If there is enough damage, the heart may not have enough muscle to pump out blood, leading to heart failure, which Murry calls “a burgeoning public-health problem.”

“It’s really bad now, and it’s going to get worse” as the baby-boomer generation ages, he said.

The most serious problem encountered in the research was a period of irregular heartbeats, known as arrhythmias. Although the monkeys’ arrhythmias disappeared after a few weeks, Murry and others said it was concerning.

Simons said arrhythmias are serious and can be deadly. They are also more likely to occur in this sort of intervention on a larger heart, he said.

“The question is: How serious are they? How long do they last? Do they go away after several weeks after the tissue matures and the heart matures, or is it a lifelong problem?”

Murry said if his lab hadn’t been monitoring the monkeys 24-7, researchers might have missed the arrhythmias, which didn’t appear to have disturbed the monkeys.

“The monkey is in the cage eating a banana,” Murry said. Meanwhile, “the investigators are freaking out. We’re having the heart attack.”

The six monkeys involved in the study were pigtail macaques, a type commonly used in research. The heart damage was created by the researchers, who induced controlled myocardial infarctions, a type of heart attack that in humans is typically caused by coronary artery disease.

As planned, to examine the heart tissue, researchers performed necropsies on the animals at various points in the study; the necropsy on the last monkey was done at three months. No tumors, an earlier concern with stem-cell grafts, were found in any of the animals.

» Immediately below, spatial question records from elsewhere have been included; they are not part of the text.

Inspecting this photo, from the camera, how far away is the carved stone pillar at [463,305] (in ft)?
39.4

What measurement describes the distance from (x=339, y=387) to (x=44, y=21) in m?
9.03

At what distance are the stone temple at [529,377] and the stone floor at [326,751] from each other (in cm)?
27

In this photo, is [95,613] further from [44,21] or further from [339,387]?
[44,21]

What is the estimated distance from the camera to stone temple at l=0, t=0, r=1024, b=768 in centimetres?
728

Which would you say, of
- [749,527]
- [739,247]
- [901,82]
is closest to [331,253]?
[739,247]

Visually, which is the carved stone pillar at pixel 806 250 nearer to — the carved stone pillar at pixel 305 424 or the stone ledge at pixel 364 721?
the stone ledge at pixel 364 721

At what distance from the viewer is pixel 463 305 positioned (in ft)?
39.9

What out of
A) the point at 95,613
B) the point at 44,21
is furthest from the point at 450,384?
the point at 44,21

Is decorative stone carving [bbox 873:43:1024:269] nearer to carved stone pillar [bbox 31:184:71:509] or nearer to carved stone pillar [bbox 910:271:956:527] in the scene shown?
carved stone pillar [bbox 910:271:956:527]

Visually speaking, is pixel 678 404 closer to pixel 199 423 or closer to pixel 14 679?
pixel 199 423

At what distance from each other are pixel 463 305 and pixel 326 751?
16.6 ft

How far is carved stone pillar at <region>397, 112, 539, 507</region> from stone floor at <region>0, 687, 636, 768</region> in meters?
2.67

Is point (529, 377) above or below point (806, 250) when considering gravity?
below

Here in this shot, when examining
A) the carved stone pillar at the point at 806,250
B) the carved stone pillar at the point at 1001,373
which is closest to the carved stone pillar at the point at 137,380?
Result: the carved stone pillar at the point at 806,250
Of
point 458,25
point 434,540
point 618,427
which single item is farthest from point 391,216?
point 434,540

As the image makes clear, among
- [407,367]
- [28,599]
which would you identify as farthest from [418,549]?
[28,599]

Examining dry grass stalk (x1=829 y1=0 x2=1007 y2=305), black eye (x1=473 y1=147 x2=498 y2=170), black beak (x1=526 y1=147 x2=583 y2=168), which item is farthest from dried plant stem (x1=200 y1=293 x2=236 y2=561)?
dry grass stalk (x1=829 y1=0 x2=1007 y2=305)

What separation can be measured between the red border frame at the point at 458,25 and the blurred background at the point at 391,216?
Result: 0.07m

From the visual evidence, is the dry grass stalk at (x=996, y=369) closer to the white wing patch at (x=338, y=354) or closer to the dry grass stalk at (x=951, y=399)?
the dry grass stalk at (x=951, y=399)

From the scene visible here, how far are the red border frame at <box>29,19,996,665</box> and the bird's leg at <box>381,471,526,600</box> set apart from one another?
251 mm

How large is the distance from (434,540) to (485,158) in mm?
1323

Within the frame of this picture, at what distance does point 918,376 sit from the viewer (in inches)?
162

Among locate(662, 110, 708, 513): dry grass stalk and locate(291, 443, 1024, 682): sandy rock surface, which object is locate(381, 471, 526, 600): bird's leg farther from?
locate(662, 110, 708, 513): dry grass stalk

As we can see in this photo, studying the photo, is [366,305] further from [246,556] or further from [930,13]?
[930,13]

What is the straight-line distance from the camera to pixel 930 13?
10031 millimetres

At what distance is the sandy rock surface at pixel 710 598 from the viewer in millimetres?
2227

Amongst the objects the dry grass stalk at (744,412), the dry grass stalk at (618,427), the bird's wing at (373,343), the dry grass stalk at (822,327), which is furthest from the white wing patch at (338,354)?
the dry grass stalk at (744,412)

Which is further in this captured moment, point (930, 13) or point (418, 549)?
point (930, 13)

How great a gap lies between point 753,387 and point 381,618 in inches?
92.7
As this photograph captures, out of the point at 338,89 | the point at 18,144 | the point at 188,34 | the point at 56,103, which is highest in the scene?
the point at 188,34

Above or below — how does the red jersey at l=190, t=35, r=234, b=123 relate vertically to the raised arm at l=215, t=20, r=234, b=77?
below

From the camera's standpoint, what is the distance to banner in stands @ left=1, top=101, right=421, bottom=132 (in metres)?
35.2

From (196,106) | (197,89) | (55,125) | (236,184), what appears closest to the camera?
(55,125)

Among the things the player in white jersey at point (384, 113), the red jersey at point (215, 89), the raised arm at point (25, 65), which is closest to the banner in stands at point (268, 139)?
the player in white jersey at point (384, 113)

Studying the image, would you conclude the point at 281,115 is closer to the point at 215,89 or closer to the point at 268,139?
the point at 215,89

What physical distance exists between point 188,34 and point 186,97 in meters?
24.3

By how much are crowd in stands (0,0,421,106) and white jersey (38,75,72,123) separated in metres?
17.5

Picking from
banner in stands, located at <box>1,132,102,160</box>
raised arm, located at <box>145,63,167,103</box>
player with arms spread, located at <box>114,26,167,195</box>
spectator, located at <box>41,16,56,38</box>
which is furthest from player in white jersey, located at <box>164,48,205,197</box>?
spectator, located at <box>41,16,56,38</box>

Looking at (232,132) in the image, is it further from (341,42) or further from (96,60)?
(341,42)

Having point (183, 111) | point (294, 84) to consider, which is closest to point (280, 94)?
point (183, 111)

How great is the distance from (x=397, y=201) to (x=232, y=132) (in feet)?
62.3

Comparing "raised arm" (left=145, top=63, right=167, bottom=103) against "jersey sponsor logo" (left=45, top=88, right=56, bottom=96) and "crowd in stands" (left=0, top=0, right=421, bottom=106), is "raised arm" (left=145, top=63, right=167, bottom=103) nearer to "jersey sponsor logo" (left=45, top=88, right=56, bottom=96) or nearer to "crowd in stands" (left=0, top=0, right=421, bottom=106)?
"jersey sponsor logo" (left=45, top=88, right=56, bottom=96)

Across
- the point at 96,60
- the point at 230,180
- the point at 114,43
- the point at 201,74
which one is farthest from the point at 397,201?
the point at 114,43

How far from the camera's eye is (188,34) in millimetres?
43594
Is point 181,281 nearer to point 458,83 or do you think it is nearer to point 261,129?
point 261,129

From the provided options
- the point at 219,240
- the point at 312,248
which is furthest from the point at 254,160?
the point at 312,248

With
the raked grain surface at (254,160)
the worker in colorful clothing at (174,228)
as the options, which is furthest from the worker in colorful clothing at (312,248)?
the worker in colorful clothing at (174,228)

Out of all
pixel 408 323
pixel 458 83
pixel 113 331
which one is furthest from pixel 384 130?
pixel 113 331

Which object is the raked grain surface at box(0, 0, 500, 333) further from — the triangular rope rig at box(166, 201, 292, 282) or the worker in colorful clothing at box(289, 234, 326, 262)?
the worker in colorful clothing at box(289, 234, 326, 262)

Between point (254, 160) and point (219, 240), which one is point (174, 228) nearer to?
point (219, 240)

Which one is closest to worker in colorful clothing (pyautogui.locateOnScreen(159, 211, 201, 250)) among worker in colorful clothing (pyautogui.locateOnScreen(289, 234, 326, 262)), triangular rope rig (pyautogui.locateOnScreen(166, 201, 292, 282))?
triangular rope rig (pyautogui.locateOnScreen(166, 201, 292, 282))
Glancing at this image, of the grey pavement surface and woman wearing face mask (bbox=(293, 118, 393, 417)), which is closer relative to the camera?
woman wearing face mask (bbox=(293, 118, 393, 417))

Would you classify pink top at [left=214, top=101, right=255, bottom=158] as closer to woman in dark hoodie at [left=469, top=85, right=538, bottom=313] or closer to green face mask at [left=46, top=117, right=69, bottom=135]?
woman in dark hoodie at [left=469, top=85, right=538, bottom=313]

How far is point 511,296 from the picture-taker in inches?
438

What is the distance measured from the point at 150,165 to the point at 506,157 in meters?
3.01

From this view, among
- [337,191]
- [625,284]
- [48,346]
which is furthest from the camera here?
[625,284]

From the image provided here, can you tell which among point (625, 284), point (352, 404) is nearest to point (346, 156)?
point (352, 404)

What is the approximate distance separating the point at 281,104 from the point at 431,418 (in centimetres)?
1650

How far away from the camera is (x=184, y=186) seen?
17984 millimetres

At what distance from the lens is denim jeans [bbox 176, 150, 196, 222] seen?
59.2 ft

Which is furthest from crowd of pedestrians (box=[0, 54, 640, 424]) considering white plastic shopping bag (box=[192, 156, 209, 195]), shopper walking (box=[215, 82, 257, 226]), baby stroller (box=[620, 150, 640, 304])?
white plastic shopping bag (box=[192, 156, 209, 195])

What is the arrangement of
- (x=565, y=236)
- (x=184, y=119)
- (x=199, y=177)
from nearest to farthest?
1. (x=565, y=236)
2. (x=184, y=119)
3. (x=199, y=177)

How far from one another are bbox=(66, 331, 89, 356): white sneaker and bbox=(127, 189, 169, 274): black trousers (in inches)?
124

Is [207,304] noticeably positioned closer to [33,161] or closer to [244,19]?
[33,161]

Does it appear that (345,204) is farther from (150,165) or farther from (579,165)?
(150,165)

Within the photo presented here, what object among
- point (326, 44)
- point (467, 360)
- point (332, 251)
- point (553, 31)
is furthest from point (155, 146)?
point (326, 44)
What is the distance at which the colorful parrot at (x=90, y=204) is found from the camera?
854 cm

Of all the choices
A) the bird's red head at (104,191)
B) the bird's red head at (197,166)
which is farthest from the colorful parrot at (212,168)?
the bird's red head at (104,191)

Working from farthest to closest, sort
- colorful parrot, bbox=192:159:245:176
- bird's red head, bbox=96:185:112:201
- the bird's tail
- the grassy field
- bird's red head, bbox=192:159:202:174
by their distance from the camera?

The study, funded primarily by federal grants with additional private donations, used stem cells derived from a federally approved human embryonic stem-cell line. About 90 percent of the 1 billion stem cells injected into each monkey’s heart died, which Murry called “a sore point.”

The damaged area of the heart has problems with blood vessels and a lot of inflammation, Murry said. “It’s a harsh environment to put these cells — that’s why so many of them die.”

The new cells have to survive for nearly a week before they get any blood supply, he said. “It’s asking a lot.”

Over the years, the lab has improved cell survival by a factor of 100, but the cell death rate is still high. “Let’s call it an opportunity for self-improvement,” he said wryly.

This study, which Murry called “proof of concept” that stem cells can regenerate heart muscle, did not look at whether grafts strengthen the heart’s ability to pump blood. The team’s earlier studies using similar techniques in smaller animals did show improvement in the heart’s function, and there was some indication that was true for some of the monkeys.

For Murry, his lab’s latest success is bittersweet. His 86-year-old mother, Donna Murry — the inspiration and motivation for his focus on fixing damaged hearts, he said — died last week of multiple infarctions. Heart disease runs in the family, Murry said.

“She is the kind of person we would like to have helped,” he said. “My mom would have been so proud.”